YOUR INSTRUCTIONS:
Your answer should be the complete data, copied exactly.

LISTED RECORDS:
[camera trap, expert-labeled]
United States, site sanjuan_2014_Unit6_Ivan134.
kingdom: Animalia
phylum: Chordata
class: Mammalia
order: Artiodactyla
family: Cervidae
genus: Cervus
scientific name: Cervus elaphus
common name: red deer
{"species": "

SOLUTION:
[camera trap, expert-labeled]
United States, site sanjuan_2014_Unit6_Ivan134.
kingdom: Animalia
phylum: Chordata
class: Mammalia
order: Artiodactyla
family: Cervidae
genus: Cervus
scientific name: Cervus elaphus
common name: red deer
{"species": "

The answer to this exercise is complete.